First for the potential energy: Generally when speaking about potential energy (and therefore also total energy), only energy-differences are meaningful. So when you say that a ball lying on the floor has no potential energy, this means that you define where the zero is. In this example the "nicest" definition might be defining the zero to be at the center of the earth, but the you would have to calculate with very big numbers, which is not so nice. So independent of where you define the zero to be, the physics remain the same. With the zero being defined at your floor, a hole in your floor must have negative potential energy, which sounds weird, but isn't forbidden or anything.
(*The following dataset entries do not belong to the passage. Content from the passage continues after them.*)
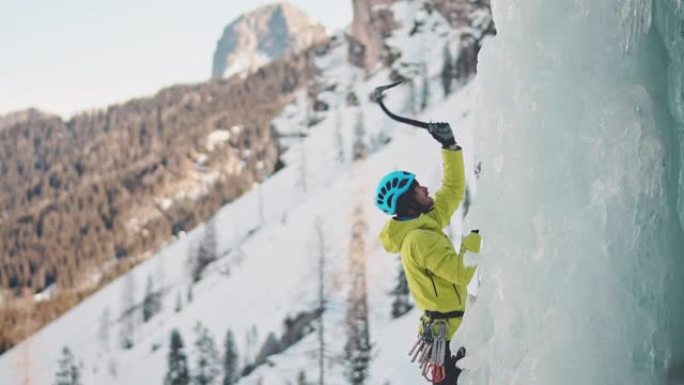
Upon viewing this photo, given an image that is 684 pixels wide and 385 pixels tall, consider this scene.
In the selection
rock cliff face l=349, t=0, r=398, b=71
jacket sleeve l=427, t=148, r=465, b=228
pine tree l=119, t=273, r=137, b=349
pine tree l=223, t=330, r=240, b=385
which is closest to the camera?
jacket sleeve l=427, t=148, r=465, b=228

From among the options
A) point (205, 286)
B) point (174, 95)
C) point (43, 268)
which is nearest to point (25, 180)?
point (174, 95)

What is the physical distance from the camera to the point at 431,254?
3.81 meters

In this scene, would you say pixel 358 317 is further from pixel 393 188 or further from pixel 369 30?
pixel 369 30

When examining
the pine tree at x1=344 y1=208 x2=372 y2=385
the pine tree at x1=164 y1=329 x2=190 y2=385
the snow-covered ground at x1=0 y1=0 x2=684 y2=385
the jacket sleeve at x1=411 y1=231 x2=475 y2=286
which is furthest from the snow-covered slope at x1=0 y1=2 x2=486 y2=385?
the snow-covered ground at x1=0 y1=0 x2=684 y2=385

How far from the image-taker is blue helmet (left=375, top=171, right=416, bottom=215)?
158 inches

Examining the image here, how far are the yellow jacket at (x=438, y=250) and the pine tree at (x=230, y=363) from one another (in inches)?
1376

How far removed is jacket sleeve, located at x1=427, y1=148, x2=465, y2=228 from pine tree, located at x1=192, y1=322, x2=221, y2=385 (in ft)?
117

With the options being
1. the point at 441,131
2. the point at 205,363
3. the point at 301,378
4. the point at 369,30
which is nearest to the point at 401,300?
the point at 301,378

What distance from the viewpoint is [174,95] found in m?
168

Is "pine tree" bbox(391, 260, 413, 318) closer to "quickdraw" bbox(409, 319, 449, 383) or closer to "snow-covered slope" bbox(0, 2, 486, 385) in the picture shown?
"snow-covered slope" bbox(0, 2, 486, 385)

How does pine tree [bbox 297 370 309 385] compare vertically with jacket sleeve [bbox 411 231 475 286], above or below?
below

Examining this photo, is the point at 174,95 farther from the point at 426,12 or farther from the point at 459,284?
the point at 459,284

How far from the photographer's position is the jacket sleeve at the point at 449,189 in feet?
14.2

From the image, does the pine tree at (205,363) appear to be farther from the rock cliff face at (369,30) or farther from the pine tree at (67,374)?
the rock cliff face at (369,30)
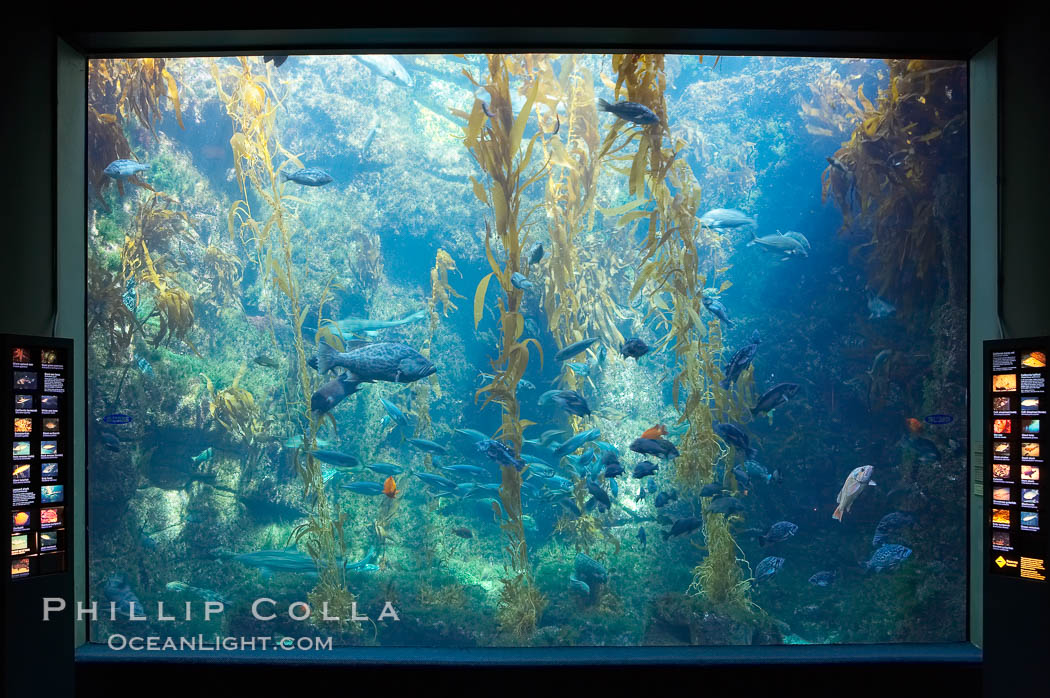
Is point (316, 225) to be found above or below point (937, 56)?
below

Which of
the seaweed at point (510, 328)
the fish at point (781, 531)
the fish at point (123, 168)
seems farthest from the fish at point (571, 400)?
the fish at point (123, 168)

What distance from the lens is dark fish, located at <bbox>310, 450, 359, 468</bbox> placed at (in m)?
4.98

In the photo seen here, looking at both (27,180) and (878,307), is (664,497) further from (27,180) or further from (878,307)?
(27,180)

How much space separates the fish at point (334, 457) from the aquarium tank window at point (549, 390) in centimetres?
5

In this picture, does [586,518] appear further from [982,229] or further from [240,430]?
[982,229]

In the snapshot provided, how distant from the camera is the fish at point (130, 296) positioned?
529cm

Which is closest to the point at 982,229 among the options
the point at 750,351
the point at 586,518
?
the point at 750,351

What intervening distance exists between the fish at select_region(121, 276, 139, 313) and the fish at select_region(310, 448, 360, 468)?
2.24m

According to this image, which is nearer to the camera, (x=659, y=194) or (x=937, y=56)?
(x=937, y=56)

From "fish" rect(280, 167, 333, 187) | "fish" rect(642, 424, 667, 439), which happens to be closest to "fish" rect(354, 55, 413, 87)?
"fish" rect(280, 167, 333, 187)

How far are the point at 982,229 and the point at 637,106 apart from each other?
2.86 metres

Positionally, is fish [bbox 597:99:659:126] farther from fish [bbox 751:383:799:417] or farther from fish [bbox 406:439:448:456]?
fish [bbox 406:439:448:456]

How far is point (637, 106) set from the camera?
4273mm

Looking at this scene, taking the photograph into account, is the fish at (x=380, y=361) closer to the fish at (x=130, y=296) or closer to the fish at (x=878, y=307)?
the fish at (x=130, y=296)
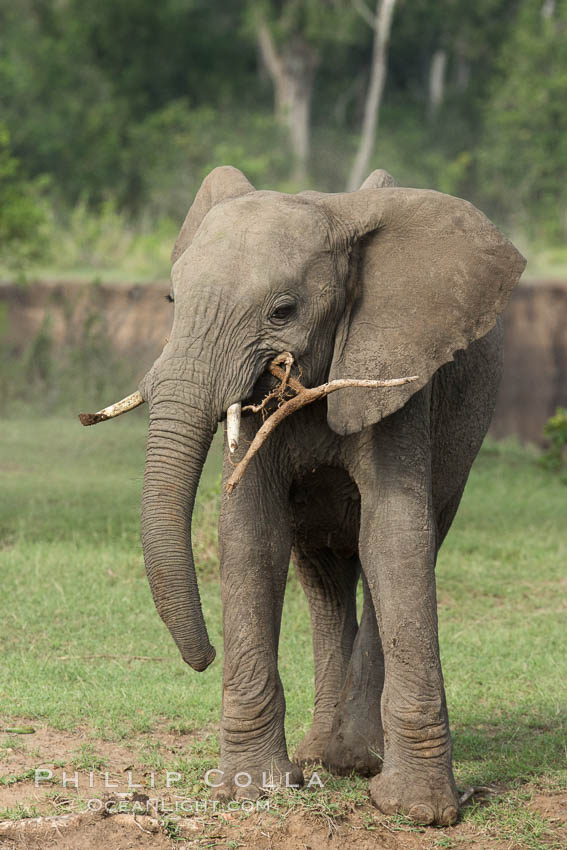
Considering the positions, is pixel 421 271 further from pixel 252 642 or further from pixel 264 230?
pixel 252 642

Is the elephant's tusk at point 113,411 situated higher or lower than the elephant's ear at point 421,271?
lower

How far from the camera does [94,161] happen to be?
94.0 feet

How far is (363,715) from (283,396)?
1503 millimetres

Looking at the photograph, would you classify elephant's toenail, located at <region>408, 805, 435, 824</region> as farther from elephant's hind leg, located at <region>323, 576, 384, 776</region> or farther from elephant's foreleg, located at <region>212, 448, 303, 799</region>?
elephant's hind leg, located at <region>323, 576, 384, 776</region>

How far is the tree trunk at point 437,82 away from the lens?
34850 mm

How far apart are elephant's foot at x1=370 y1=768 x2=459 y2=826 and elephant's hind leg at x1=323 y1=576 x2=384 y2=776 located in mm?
527

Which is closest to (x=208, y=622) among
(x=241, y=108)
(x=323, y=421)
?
(x=323, y=421)

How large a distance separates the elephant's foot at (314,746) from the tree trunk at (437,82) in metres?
31.0

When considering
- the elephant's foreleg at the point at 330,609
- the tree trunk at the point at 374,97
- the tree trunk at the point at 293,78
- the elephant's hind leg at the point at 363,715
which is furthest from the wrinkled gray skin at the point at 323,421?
the tree trunk at the point at 293,78

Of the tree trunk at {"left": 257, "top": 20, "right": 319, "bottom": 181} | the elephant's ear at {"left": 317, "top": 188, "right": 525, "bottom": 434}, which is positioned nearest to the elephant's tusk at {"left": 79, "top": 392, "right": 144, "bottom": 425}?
the elephant's ear at {"left": 317, "top": 188, "right": 525, "bottom": 434}

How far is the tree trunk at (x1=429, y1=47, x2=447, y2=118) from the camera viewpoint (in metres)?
34.8

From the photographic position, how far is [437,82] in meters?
35.3

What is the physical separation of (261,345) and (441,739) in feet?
4.77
Next kinetic energy: Kinetic energy depends on the frame of reference. If this doesn't mean anything to you, you should read up on this concept. In your frame of reference a ball lying on the floor doesn't have kinetic energy, but in the frame of reference of the sun it does have a lot of it. The amazing thing is, that as long as you are in an so-called inertial frame which isn't being accelerated with respect to other inertial frames (kinda bad definition, but stick with me for the moment), the physics remain the same. Technically your frame of reference is NOT an inertial frame, because you are being accelerated by the earth spinning and so on (see Coriolis "force" / virtual forces). But for most experiments you can approximate it as being inertial because the effect of the earth spinning is way smaller than most things you can measure.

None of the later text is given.